━━ Fragmento seleccionado

En un hermoso texto titulado “No soy Auster”, Enrique Vila-Matas dibuja un atinado retrato sobre las tentaciones de la coincidencia y sincronías que nos unen con los escritores que tienen “encanto”. De que el “encanto” pueda considerarse una categoría para medir literaturas ya lo ha definido Fernando Savater: se trata de lo más parecido “a la simpatía que despiertan a primera vista ciertas personas afortunadas y que nos permite admirar sus virtudes sin envidioso recelo y disculpar graciosamente sus defectos. Esa simpatía literaria es lo que poseen Voltaire, de Quincey o Borges, pero no Anatole France, Goethe, Pérez Galdós o Máximo Gorki”. En consonancia, Vila-Matas explica con lucidez el encanto que destila Paul Auster y cada uno de sus libros, un imán que nos ha hipnotizado a cada uno de sus lectores, un acicate que incita o contagia no sólo el placer de la literatura, sino las ganas mismas de escribir. Pero Enrique Vila Matas explica que así como hay días en que desearía ser él mismo Paul Auster, así también abreva de la sana resignación de no serlo, pues afirma que “Si hay algo que –aparte de una máscara: las máscaras dan una tranquilidad asombrosa—tranquiliza enormemente es que haya alguien que, con toda seguridad, tiene más encanto que tú: alguien a quien podría ser que te parecieras pero al que, hagas lo que hagas, no te parecerás nunca. Por suerte. Porque así no te sentirás solo en el mundo. Así siempre tendrás a alguien a quien admirar. Así tendrás a otro, y en lugar de encontrarte sólo a ti mismo, podrás en el camino, de paso, encontrarte también al mundo”.

━━━━

Qué elaborar:
Responda, a partir del fragmento sobre el encanto literario:
1. ¿Cuál es el título del texto de Enrique Vila-Matas que se menciona?
2. Según Fernando Savater, ¿qué escritores poseen esa simpatía literaria?
3. De acuerdo con la cita de Vila-Matas, ¿qué dan las máscaras?

━━ Extracto de datos

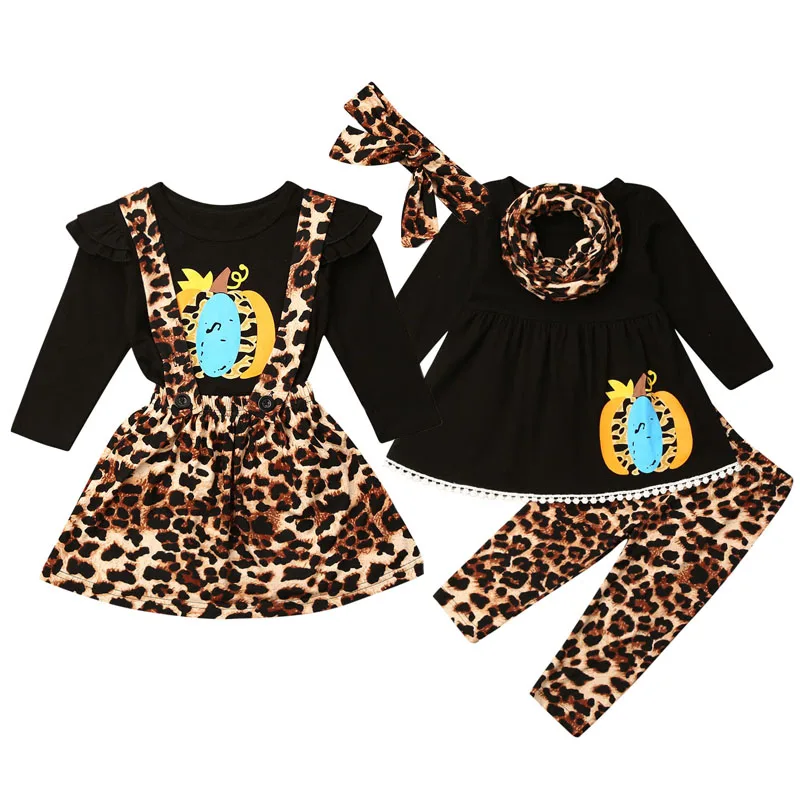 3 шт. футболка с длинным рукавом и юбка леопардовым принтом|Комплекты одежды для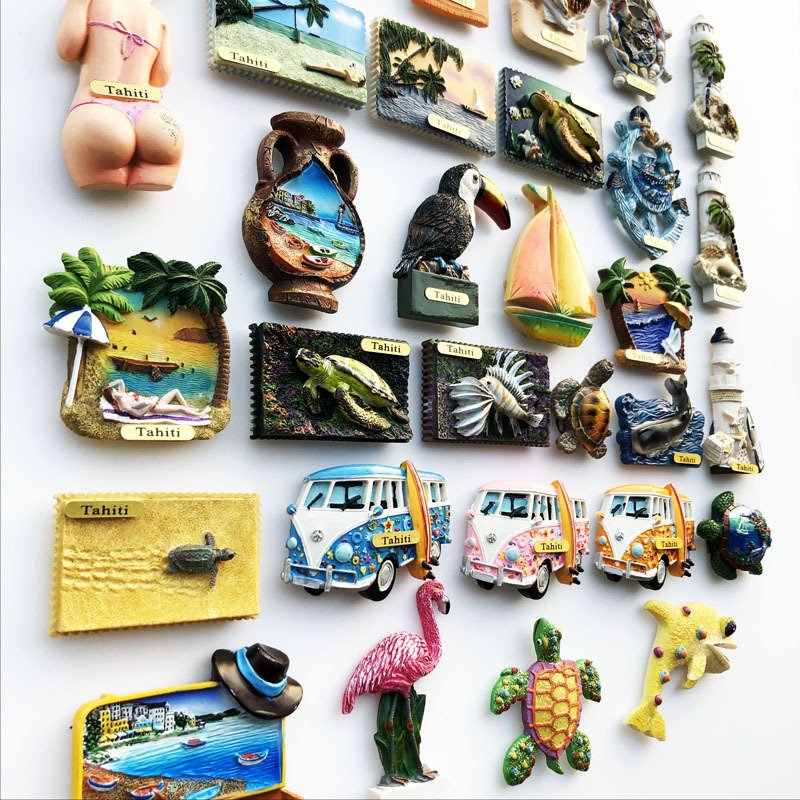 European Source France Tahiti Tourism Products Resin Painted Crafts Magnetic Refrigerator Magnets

━━━━
━━ Extracto de datos

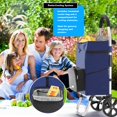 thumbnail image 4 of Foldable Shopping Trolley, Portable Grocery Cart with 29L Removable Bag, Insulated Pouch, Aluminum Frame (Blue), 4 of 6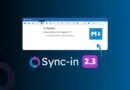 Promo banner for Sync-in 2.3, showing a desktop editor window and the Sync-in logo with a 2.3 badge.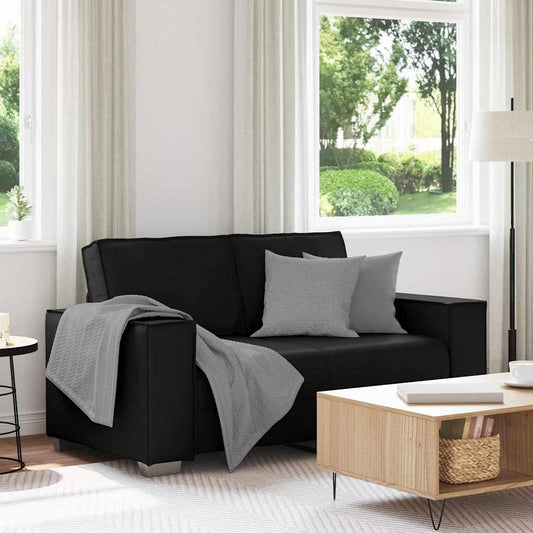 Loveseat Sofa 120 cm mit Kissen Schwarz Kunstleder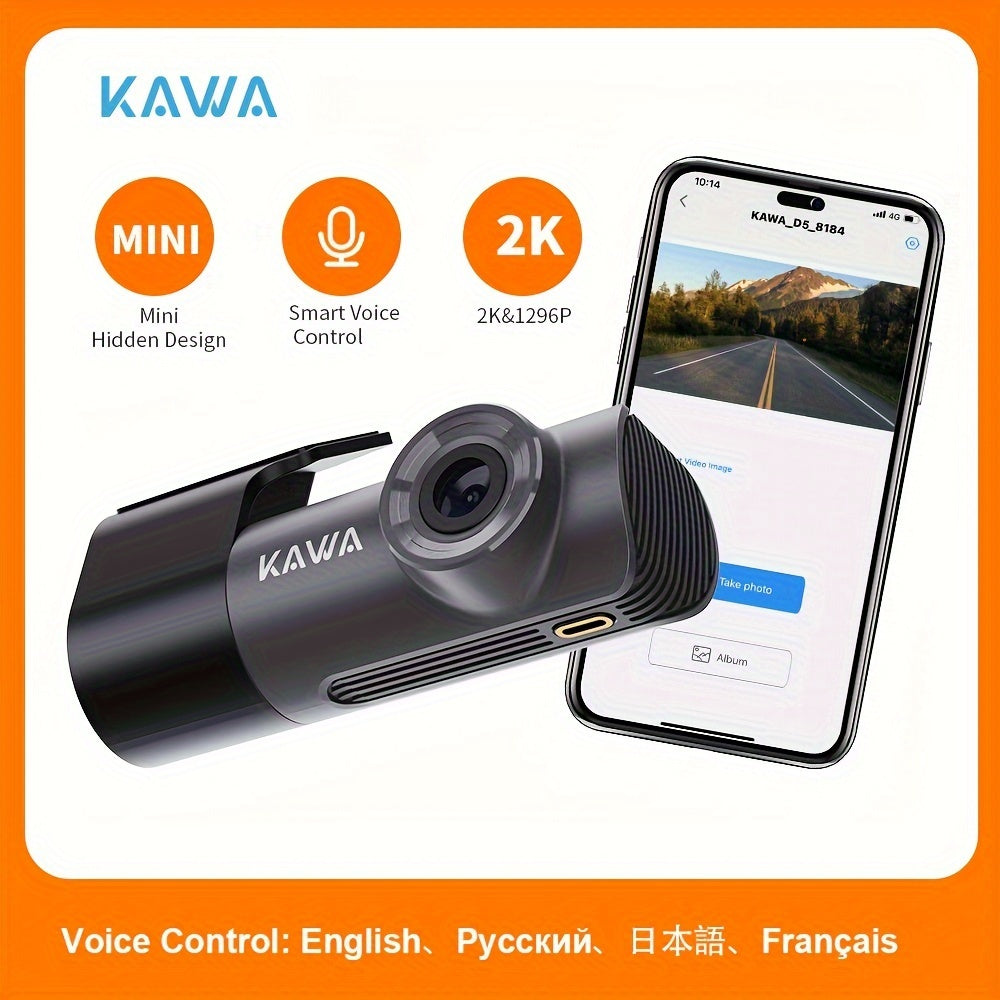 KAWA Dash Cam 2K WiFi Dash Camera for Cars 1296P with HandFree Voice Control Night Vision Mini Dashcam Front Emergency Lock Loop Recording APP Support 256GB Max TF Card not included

━━━━
━━ Extracto de datos

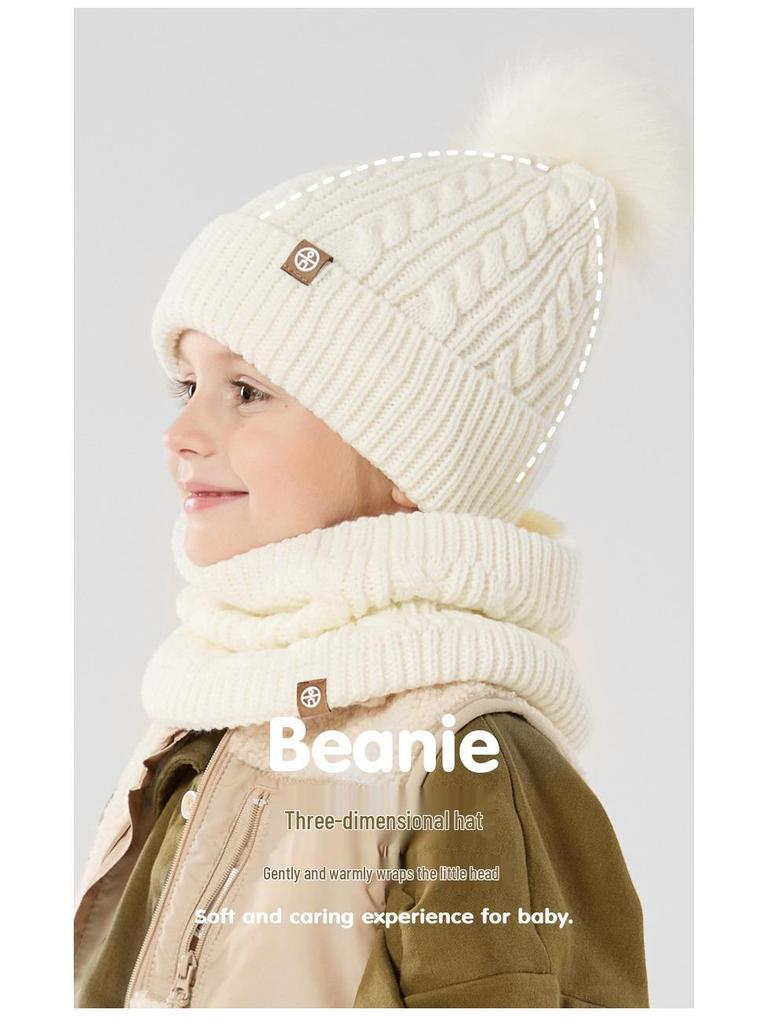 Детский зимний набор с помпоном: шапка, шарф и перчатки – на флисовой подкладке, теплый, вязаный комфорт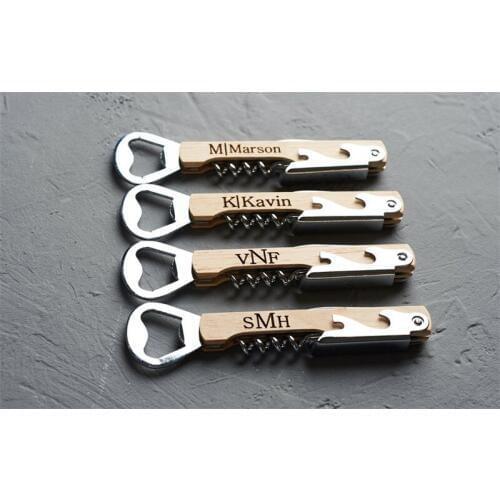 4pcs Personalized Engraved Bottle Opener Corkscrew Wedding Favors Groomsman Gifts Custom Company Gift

━━━━

Respuesta:
1. "No soy Auster".
2. Voltaire, de Quincey y Borges.
3. Una tranquilidad asombrosa.